Extract provided:
•••••

Re: [PATCH v2 3/4] parse_commit(): handle broken whitespace-only timestamp

Junio C Hamano <gitster@xxxxxxxxx> · Wed, 26 Apr 2023 08:32:49 -0700

Jeff King <peff@xxxxxxxx> writes:

> Instead, we should go back to what the original iteration of the series
> was doing, and make sure there is at least one digit (i.e., a "forbid
> unknown" strategy). Assuming that there is no locale where ascii "1" is
> considered whitespace. ;)
>
> Note that will exclude a few cases that we do allow now, like:
>
>   committer name <email> \v123456 +0000\n
>
> Right now that parses as "123456", but we'd reject it as "0" after such
> a patch.

I would say that it is a good thing.

The only (somewhat) end-user controlled things on the line are the
name and email, and even there name is sanitized to remove "crud".
The user-supplied timestamp goes through date.c::parse_date(),
ending up with what date.c::date_string() formats, so there will not
be syntactically incorrect timestamp there.  So we can be strict
format-wise on the timestamp field, once we identify where it begins,
which is the point of scanning backwards for '>'.

Unless the user does "hash-object" and deliberately creates a
malformed commit object---they can keep both halves just fine in
such a case as long as we do reject such a timestamp correctly.

•••••

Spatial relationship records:
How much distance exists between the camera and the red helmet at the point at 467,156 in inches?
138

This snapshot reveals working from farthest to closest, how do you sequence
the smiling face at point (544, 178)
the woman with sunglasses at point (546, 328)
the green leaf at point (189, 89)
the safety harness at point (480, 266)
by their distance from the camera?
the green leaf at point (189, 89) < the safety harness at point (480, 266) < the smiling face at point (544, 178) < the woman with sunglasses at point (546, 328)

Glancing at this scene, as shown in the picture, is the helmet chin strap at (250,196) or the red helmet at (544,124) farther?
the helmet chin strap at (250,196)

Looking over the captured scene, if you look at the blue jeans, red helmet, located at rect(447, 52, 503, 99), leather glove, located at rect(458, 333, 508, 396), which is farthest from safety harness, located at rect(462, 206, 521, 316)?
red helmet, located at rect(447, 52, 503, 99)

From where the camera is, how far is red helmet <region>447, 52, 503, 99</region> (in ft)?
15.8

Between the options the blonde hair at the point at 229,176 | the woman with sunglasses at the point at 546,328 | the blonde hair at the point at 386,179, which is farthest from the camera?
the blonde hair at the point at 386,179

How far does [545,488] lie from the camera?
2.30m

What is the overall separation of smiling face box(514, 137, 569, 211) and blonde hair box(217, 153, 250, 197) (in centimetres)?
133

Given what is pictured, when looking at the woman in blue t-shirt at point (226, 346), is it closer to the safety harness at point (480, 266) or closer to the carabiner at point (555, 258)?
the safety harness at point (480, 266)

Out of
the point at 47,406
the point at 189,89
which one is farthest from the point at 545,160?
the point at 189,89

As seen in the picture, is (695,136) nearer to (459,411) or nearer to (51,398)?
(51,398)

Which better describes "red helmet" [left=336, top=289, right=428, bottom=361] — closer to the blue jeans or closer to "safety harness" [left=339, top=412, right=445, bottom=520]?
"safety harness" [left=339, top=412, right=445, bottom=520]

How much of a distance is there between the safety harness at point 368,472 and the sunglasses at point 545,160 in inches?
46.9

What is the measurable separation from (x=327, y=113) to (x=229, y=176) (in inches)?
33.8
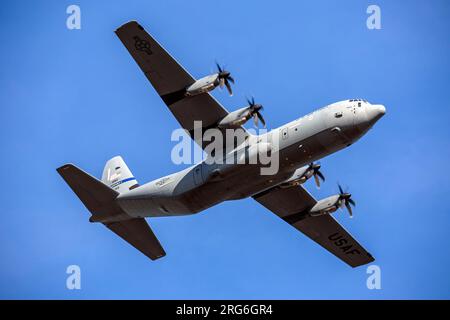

•••••

Exercise aim:
In the reply on parsing commit timestamps, which function processes a user-supplied timestamp?

Solution to this exercise:
date.c::parse_date()